Les ONG nationales constituent aujourd'hui « non seulement une réalité de l'univers institutionnel au Cameroun mais aussi des acteurs opérationnels de mise en oeuvre des programmes de développement dans plusieurs secteurs (J. MBALLA MBALLA, 2002 : 2). Le phénomène d'ONG connaît, au Cameroun, un essor en terme numérique. Leur création se fait parfois de façon anarchique et improvisée qu'il est pratiquement difficile de donner des chiffres exacts sur leur nombre. D'une dizaine en 1990, on estime leur nombre supérieur à 600 en 1997, comme le relève ENGOLO OYEP cité par S.C. ABEGA (1999 : 180). Le PNUD (2000 :14), s'inspirant des données recueillies par le Programme national de gouvernance (1999), dénombre 30843 associations et ONG confondues recensées dans 7 provinces sur les 10 que compte le Cameroun.
La prolifération ainsi constatée des ONG et/ou associations s'explique en partie, relève S.C. ABEGA (1999 : 180), par la volonté des bailleurs de fonds de toucher directement les populations à la base, question de contourner les canaux étatiques dont les résultats ont été décevants du fait des détournements d'une bonne partie de l'aide ou de sa mauvaise utilisation.
« Les ONG, par leurs structures légères et leurs méthodes de gestion, par la facilité qu'elles offrent aux contrôles exercés par les organismes donateurs, par leur spécialisation dans certains domaines, apparaissent comme un relais efficace pour toucher les populations » (. Op.cit. :180).
Avec la prolifération des ONG nationales, leur sollicitation/implication dans les initiatives de développement et les atouts qu'elles offrent dans la lutte pour la réduction de la pauvreté, on se serait attendu à une réduction remarquable de la pauvreté au Cameroun. On assiste « a contrario », à une paupérisation croissante des populations camerounaises :
« Les statistiques officielles et la voix des pauvres qui se fait entendre font état d'une société qui n'a pas encore agi suffisamment pour résoudre le problème de la pauvreté ». (BM, 1995 : Préface).

★ ★ ★ ★

- _Tâche à réaliser_: Poursuivez, s'il vous plaît, le texte sur les ONG au Cameroun à partir de sa dernière phrase.

★ ★ ★ ★

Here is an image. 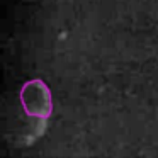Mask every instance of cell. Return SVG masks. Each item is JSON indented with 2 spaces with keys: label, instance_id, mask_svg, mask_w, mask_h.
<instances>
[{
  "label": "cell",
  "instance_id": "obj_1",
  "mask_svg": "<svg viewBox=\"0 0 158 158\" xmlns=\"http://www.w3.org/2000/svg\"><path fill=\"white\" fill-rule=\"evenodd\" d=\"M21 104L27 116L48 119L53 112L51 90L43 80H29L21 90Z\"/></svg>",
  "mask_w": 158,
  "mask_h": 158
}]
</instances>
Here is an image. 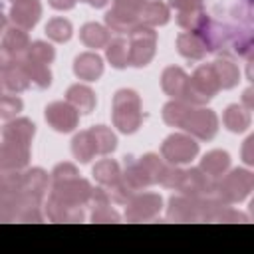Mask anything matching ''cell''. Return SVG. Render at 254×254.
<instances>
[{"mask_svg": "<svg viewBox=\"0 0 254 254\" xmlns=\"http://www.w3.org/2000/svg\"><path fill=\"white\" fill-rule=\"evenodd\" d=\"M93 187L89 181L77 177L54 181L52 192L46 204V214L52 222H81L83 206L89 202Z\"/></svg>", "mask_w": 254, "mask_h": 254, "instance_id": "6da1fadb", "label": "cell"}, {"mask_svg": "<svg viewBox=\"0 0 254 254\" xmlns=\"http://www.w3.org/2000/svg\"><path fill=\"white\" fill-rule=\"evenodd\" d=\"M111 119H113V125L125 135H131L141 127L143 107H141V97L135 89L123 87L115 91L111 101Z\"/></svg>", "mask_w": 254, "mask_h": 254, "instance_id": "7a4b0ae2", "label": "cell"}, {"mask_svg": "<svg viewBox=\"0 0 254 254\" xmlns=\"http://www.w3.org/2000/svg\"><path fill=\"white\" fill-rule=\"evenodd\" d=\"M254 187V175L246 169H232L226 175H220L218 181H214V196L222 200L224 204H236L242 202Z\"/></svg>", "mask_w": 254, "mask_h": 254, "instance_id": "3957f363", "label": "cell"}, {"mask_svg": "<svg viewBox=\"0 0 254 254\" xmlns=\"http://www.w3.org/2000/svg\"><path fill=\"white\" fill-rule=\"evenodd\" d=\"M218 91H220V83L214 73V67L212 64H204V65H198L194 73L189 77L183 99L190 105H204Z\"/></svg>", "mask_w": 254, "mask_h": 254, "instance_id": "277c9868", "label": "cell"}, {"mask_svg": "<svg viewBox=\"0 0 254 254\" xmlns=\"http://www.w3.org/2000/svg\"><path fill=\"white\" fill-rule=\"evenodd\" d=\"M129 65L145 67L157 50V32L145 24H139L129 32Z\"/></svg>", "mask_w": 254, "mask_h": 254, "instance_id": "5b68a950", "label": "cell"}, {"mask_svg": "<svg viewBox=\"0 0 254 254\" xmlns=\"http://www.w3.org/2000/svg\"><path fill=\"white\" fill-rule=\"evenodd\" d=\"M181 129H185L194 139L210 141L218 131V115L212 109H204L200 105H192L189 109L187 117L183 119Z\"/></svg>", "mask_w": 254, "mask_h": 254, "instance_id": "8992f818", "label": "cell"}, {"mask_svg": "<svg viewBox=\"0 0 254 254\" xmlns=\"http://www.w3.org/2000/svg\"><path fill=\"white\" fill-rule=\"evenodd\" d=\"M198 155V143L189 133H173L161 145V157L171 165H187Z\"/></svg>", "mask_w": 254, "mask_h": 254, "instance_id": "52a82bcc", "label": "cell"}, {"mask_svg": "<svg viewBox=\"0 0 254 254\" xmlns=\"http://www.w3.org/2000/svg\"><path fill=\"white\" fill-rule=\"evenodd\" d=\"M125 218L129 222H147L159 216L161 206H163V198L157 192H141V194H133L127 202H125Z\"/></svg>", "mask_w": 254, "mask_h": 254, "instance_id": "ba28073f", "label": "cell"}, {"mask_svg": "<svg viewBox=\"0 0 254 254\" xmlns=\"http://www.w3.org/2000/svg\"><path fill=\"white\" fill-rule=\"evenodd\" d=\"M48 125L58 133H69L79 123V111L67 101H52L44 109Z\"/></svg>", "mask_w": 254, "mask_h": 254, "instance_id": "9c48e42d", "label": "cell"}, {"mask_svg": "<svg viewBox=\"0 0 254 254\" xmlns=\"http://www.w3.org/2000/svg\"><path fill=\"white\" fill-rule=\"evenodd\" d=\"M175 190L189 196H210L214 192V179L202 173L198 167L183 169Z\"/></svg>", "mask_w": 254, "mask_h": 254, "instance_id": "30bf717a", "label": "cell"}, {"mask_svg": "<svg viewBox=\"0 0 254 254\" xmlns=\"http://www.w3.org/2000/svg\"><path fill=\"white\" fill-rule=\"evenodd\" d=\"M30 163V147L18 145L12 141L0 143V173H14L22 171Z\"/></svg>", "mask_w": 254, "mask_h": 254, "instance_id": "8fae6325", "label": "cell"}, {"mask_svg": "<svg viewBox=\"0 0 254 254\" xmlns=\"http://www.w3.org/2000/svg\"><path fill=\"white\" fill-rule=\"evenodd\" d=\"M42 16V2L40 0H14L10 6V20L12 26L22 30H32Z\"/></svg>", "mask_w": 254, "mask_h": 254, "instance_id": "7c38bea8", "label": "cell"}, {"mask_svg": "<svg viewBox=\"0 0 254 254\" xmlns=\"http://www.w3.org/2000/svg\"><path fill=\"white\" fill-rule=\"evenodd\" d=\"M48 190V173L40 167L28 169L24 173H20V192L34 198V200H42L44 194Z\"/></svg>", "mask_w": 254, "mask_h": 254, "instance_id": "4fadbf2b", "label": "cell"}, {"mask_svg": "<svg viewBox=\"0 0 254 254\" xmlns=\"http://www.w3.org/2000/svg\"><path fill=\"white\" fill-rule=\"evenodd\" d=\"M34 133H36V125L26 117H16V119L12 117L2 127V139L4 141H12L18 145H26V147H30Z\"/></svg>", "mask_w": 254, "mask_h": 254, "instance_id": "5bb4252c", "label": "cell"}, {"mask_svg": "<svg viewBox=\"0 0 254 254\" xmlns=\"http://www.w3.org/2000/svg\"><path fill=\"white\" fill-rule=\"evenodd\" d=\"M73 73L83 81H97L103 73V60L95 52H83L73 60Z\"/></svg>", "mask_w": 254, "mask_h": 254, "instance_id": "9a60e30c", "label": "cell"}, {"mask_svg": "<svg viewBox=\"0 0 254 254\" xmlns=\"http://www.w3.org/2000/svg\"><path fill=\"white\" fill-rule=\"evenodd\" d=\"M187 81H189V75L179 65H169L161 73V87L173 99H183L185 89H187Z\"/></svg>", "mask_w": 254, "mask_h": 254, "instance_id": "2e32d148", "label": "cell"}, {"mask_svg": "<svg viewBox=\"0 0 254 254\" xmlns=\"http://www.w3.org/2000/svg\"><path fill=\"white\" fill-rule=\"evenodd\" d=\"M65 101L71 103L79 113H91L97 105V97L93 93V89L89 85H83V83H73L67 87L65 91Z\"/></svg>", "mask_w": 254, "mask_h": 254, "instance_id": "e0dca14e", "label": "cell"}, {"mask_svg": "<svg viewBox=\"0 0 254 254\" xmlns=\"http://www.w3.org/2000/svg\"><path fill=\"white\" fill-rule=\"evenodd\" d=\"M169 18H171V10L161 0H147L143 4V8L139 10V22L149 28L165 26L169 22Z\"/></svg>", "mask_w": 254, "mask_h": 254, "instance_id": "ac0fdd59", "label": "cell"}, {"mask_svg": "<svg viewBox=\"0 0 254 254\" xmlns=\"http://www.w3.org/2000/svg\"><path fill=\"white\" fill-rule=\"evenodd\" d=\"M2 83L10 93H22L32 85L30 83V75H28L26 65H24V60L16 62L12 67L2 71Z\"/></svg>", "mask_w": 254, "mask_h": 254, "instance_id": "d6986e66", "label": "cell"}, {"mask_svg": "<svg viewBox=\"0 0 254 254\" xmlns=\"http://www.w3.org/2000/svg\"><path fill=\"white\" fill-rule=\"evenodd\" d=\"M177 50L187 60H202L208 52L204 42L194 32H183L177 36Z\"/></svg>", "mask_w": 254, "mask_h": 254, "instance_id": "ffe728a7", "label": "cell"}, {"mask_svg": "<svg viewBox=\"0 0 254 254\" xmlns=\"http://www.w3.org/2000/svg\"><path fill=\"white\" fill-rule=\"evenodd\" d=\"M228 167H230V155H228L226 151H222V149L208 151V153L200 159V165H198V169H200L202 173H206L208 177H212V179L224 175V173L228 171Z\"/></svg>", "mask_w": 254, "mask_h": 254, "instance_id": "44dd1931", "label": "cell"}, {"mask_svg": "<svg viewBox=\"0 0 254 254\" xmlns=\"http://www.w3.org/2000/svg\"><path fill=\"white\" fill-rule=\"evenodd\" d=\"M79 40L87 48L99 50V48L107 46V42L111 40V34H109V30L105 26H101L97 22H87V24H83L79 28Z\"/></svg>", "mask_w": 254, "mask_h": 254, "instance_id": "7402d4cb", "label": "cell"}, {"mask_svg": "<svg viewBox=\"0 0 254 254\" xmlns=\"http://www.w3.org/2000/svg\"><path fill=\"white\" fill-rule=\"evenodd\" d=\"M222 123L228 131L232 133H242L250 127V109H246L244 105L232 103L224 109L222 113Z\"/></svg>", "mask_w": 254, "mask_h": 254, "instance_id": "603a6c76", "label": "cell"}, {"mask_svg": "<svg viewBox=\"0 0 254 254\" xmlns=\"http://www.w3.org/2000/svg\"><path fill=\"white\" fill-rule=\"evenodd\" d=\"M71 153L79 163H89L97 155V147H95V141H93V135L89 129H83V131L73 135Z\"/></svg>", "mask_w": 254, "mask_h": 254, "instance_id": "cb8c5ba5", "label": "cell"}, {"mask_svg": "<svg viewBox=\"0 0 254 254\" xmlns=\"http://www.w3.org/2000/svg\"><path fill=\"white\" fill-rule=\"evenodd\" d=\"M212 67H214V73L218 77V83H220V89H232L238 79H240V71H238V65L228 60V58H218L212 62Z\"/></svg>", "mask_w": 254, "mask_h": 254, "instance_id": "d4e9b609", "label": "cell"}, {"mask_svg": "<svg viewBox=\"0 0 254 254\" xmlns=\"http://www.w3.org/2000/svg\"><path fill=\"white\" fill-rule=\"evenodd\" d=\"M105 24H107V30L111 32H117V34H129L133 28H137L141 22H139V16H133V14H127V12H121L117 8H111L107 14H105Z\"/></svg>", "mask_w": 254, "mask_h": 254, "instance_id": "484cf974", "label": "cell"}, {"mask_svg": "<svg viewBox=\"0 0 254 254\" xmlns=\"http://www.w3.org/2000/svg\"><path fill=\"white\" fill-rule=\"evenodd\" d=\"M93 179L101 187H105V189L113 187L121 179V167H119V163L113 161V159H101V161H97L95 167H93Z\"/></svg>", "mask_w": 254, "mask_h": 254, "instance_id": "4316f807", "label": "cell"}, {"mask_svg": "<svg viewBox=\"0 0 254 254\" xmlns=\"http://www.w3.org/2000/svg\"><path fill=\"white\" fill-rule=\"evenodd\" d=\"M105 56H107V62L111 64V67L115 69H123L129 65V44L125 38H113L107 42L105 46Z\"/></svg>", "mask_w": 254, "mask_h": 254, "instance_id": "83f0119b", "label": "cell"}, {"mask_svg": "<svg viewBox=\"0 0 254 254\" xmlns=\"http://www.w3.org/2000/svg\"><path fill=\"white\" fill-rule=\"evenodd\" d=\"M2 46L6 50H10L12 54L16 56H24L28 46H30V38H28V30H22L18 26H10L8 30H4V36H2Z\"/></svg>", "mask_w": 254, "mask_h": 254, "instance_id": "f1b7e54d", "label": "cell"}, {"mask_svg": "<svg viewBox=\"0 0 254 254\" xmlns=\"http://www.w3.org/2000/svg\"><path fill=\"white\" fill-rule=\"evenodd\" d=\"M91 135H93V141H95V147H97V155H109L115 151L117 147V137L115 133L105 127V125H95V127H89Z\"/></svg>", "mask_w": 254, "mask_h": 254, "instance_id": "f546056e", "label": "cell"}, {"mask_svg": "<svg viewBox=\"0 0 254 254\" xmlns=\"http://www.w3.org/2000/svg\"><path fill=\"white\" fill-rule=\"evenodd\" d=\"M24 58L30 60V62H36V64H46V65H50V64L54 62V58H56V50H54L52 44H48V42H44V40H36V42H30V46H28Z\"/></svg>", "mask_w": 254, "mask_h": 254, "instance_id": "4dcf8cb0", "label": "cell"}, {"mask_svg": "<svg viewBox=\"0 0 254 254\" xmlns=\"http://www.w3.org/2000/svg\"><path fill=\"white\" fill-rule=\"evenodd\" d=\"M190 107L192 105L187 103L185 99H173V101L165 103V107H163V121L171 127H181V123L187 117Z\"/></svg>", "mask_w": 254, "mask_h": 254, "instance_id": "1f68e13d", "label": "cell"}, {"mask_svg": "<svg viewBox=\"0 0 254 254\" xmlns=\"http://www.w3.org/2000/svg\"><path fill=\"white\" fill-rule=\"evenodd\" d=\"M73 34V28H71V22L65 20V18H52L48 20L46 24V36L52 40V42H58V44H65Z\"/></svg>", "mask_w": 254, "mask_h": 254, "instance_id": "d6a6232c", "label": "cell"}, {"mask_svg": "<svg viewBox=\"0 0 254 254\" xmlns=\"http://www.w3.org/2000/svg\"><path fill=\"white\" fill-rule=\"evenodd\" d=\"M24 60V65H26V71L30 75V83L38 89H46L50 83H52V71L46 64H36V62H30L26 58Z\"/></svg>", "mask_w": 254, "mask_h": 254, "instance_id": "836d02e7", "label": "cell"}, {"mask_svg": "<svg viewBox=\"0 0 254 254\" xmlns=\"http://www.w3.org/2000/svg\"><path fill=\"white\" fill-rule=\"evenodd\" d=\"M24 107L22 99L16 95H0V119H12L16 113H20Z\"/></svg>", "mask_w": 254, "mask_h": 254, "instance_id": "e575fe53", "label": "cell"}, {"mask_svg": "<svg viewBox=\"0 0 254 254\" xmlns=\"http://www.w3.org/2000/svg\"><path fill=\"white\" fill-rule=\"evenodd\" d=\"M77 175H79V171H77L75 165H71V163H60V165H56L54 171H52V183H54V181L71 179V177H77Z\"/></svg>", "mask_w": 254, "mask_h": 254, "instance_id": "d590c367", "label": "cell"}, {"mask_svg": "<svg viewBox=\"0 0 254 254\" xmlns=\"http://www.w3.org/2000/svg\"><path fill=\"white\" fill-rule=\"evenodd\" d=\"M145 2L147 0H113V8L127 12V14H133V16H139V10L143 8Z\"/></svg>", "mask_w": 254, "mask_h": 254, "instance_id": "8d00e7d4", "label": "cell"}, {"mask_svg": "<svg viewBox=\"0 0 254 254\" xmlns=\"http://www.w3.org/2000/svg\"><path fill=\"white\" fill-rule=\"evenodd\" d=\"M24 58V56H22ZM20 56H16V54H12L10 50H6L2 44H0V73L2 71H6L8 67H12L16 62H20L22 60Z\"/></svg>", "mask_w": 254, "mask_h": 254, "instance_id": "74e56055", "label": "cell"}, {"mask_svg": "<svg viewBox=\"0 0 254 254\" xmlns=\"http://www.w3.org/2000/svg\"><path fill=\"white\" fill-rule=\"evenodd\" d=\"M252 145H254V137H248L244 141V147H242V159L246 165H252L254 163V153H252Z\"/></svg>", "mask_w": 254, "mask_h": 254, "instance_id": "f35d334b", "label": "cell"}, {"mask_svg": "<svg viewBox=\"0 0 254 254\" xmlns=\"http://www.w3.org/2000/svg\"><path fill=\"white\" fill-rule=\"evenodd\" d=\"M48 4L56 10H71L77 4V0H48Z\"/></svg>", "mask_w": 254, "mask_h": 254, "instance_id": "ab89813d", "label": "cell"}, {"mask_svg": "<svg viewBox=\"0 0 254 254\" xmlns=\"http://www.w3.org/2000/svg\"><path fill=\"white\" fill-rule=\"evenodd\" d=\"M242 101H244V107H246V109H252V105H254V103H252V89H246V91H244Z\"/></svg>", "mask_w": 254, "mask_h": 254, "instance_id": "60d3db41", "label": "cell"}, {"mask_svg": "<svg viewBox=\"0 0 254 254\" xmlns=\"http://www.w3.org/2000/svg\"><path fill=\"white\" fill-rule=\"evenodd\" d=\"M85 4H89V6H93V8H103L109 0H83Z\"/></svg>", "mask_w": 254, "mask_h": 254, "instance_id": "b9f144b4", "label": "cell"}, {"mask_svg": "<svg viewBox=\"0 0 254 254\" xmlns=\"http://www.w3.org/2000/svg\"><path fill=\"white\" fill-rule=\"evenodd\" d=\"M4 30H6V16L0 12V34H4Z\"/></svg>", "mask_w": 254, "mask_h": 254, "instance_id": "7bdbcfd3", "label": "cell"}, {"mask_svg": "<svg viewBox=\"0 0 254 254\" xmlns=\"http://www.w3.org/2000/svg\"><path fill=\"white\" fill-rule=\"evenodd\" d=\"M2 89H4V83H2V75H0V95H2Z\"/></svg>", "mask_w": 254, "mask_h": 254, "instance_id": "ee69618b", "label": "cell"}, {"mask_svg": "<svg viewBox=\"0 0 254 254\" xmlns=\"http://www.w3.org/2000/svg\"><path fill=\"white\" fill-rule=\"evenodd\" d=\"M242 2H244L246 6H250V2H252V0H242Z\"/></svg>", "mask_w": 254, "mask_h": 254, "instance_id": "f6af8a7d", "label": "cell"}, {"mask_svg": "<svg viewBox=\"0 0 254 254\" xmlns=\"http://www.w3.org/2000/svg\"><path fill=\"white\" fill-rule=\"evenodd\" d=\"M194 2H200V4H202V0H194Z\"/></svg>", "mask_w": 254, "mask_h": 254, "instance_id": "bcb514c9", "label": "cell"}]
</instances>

★ ★ ★ ★

- _Réponse à l'exercice_:
L'enquête camerounaise auprès des ménages (ECAM I) de 1996, révèle que la pauvreté touchait 50,5 % de ménages camerounais (MINEFI-CTS 2000 :6). Les consultations participatives de mars-avril 2000 qui ont permis l'élaboration du Document intérimaire de stratégies de réduction de la pauvreté (DSRPI), ont relevé et reconnu la gravité de la profondeur et de l'ampleur de la pauvreté au Cameroun (MINEFI-CTS, 2000 : 2). Deux ans après, précisément en Janvier 2002, ces consultations ont été reprises. Et, « de manière générale, les maux décriés lors des consultations participatives de mars-avril 2000 pour caractériser la pauvreté ont à nouveau été relevés, voire renforcés » (MINEFI-CTS, 2002 : 16).
Certes, la coopération pour la développement à elle seule ne peut être considérée comme le catalyseur unique de la réduction de la pauvreté au Cameroun. Mais, sa contribution à la réduction de la pauvreté est aussi indéniable. Partie de la forme centralisée qui a été jugée inefficace à la réduction de la pauvreté, elle s'est consolidée avec la forme décentralisée, avec comme modalité la plus en vue et la plus pratiquée la coopération non gouvernementale. Malgré le recours accru à cette forme de coopération, la réduction de la pauvreté n'est pas toujours une réalité au Cameroun. On en vient alors à s'interroger sur l'efficacité proclamée de cette forme de coopération sur la réduction de la pauvreté.
5 - Revue de la littérature
Dans les investigations relatives aux travaux se rapportant à notre sujet, nous avons relevé un manque de productions traitant étroitement de la coopération non gouvernementale. Mais quelques productions nous ont permis d'élargir notre champ de connaissance sur le sujet. Il s'agit des productions de S.C. ABEGA (1999), de R. MELONI. et al (1999) et du PNUD (2000)
Dans Société civile et réduction de la pauvreté, S.C. ABEGA (1999) dans une partie consacrée aux ONG, fait une analyse critique des ONG dans la réduction de la pauvreté. Il en ressort que le statut hybride entre l'entreprise créée pour le bénéfice de leurs promoteurs et l'ONG véritable tournée vers l'altruisme, constitue un obstacle à la contribution des ONG à la réduction de la pauvreté.
R. MELONI. et al, dans La GTZ et les ONG/associations au Cameroun : une expérience de collaboration, relèvent les problèmes qui font obstacles à l'efficacité-fonctionnalité des ONG/associations au Cameroun. Ils relèvent des problèmes tels que leur statut pas clair, leur structure parfois personnalisée , le manque de ressources propres, l'inexistence d'un local, le non respect des statuts et l'absence de règlement intérieur, l'absence d'un système de gestion comptable , la faible transparence dans les opérations, les rapports d'activités irréguliers, le sentiment d'être en compétition avec d'autres ONG.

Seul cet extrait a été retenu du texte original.